BEGIN Extract
### Abstract

The perceived and actual value of the United States one cent coin ("penny" hereafter) are compared. The comparison determines whether the energy and time expended result in a net gain or net loss to a test subject encountering a penny which has left circulation and settled in a lower energy state. Obverse/reverse influence on perceived value is examined, and a standard for evaluating the caloric cost of the retrieval is established. High variability of contributing factors led to the creation of guidelines for establishing the expected profit of the sidewalk-to-pocket transaction.

### Introduction

The United States of America has circulated a small-denomination coin called the "penny" since 1793. The vast majority of pennies are worth one one-hundredth of a dollar, or one "cent". In 2003-2005, the United States Mint produced approximately 1.1 trillion pennies, so the occurrence of anomalous pennies, while driving up the value of the individual anomalous penny, is insignificant when calculating the average value of a penny. This study examines any legal tender penny, and assumes all pennies are worth \$0.01.

A penny's immediate value, for reasons discussed above, is one hundredth of a U.S. Dollar. However, half of the pennies encountered (on average) will have their obverse exposed and their reverse concealed -- this is colloquially known as being in a "heads up" state because the silhouette engraving of Abraham Lincoln is visible. These pennies are anecdotally connected to varying amounts of monetary gain, and are said to exert an anomalous influence on local statistical rates of success in situations where probability would otherwise be against the subject. Further research will need to be conducted to determine if this affects the value of the penny. For purposes of this paper, we will only be examining pennies which are "tails up", or "heads up" and assumed to be luck-neutral or better. Since the aim of this study is to incentivize penny retrieval only when it is already profitable, we assume that all pennies picked up have an intrinsic value of at least one one-hundredth of a U.S. Dollar.

The energy expended in bending down to pick up a penny will be calculated and converted to a monetary cost. The time taken to pick up a penny is measured and converted to a monetary cost. These costs are summed and compared to the expected financial gain of the action.

### Materials and Methods

A group of ten pennies were dropped on a thin-pile carpeted floor. The pennies were dated as follows: 1968, 1969, 1970, 1979, 1980, 1982, 1998, 2000, 2001, 2001. The time required to pick up the pennies from a standing position was recorded. Each penny required no more than three seconds to pick up.
END Extract
BEGIN Provided data
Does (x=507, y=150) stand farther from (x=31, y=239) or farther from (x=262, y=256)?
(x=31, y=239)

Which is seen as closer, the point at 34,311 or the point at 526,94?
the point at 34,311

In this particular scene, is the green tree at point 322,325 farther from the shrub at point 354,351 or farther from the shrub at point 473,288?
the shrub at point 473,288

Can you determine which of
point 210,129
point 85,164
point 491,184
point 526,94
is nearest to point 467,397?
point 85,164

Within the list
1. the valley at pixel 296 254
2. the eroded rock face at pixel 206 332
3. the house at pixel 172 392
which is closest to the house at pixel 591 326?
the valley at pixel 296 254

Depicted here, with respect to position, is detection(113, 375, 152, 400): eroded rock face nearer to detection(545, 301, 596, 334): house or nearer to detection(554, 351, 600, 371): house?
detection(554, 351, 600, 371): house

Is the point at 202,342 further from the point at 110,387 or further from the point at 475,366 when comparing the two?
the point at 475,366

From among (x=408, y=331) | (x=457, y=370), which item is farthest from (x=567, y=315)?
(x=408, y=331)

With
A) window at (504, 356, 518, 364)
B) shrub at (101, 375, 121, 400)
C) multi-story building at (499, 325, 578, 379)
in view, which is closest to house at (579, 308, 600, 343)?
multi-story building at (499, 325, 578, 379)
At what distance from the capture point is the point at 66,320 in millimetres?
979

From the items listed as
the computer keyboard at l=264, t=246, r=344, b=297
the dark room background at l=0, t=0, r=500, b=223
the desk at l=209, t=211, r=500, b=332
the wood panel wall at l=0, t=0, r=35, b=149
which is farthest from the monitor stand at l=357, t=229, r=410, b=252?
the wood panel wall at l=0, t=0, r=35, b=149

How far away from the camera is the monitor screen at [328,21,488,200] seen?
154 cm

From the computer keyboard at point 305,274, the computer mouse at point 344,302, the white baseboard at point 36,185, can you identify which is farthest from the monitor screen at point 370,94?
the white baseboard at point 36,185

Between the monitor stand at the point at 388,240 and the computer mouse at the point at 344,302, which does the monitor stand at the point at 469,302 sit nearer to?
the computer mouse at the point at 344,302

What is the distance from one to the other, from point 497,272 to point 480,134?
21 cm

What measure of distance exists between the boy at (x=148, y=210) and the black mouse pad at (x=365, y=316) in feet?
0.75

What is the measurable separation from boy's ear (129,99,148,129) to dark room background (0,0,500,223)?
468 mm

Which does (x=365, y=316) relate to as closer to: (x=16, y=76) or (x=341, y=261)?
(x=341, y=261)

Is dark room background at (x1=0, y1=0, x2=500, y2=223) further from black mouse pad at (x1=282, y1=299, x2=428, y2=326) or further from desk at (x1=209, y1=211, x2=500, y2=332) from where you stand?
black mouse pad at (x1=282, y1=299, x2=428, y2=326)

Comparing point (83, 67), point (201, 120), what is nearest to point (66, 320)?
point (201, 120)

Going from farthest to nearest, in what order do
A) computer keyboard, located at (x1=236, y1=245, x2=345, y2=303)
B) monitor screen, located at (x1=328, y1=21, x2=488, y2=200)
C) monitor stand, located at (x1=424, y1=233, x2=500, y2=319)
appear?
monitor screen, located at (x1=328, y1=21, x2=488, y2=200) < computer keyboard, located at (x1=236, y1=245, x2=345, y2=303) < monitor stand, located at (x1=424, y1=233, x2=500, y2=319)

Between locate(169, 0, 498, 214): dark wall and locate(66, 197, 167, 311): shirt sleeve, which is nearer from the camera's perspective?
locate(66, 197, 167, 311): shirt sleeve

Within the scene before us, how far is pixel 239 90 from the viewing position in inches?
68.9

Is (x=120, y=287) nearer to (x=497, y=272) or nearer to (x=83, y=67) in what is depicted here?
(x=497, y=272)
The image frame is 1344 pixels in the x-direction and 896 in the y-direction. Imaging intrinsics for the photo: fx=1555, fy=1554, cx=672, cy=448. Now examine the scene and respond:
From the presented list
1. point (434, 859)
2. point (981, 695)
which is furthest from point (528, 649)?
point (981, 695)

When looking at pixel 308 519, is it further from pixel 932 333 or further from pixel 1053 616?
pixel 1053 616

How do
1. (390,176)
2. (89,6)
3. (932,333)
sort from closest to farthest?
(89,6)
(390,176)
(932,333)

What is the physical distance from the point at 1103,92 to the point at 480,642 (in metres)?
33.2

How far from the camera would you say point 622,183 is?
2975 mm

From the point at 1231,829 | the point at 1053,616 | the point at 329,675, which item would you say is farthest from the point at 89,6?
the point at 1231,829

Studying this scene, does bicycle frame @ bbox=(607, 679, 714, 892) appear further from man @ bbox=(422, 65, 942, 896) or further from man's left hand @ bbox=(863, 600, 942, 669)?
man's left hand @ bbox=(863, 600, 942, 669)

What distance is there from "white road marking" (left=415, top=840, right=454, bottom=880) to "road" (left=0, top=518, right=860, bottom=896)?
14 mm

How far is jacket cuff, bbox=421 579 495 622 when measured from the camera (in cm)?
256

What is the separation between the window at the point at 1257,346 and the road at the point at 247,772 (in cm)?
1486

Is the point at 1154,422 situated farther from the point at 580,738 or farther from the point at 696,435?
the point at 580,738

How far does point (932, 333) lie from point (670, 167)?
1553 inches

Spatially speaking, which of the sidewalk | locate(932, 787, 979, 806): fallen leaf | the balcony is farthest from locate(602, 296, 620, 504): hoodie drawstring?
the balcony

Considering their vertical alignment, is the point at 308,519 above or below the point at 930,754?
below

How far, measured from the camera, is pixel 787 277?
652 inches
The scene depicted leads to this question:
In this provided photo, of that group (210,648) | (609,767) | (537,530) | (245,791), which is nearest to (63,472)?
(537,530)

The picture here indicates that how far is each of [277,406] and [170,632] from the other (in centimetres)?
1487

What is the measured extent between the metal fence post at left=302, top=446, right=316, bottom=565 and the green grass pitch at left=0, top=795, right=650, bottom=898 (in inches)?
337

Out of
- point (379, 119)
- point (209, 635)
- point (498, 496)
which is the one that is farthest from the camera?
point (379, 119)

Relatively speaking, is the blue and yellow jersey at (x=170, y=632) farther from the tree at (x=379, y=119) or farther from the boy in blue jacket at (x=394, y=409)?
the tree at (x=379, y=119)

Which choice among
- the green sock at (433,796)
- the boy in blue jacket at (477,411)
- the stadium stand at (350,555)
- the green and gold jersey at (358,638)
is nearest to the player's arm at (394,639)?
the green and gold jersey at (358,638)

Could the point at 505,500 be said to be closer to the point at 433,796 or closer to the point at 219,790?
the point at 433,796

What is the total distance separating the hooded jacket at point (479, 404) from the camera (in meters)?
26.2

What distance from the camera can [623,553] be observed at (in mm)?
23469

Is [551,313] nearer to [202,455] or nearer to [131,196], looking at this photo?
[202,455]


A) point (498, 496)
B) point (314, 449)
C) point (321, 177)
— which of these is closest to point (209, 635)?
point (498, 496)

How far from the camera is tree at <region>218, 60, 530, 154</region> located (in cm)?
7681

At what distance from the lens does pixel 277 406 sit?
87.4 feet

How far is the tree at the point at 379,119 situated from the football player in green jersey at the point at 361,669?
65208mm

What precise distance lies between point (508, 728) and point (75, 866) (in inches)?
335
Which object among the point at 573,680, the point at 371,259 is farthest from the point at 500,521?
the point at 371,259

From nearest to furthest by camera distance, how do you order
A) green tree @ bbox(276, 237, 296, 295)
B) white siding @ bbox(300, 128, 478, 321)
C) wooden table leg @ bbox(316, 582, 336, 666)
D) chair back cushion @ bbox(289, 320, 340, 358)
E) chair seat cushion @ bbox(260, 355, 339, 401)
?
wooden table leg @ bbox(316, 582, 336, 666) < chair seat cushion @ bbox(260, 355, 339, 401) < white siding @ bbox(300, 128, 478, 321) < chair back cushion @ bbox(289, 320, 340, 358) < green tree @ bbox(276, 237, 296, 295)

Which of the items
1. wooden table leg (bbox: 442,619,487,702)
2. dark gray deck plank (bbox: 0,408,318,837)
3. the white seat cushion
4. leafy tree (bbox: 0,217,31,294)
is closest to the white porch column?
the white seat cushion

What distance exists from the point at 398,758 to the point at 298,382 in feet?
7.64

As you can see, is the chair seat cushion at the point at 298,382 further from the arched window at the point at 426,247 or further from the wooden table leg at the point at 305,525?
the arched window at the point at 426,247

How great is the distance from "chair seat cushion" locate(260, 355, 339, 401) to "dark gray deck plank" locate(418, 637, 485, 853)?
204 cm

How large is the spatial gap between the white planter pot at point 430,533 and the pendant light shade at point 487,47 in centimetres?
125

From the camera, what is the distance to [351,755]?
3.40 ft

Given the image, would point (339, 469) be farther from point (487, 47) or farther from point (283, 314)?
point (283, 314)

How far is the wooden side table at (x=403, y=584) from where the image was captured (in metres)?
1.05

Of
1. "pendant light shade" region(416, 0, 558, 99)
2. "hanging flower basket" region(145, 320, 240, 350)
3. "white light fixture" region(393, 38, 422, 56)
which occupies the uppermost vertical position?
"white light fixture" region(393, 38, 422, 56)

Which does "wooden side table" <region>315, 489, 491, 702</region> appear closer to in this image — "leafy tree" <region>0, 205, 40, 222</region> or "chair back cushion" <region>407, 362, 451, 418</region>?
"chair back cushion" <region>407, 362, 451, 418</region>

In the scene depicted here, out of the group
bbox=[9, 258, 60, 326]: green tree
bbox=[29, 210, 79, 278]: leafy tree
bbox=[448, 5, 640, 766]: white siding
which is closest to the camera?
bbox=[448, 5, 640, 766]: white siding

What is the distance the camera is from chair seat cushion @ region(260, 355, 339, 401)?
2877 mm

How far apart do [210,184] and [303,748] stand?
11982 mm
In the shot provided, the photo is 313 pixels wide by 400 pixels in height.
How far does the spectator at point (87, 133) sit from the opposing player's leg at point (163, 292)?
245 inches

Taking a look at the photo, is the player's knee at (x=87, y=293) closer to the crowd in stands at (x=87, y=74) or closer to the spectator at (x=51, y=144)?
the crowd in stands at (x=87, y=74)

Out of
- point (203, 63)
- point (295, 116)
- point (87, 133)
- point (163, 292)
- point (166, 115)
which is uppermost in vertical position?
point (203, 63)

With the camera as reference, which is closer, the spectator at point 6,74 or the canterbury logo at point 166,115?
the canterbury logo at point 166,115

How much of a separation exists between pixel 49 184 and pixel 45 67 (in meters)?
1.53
END Provided data
List the section headings in the penny study. The rows are separate material with no connection to the penny study.

* Answer in full
Abstract
Introduction
Materials and Methods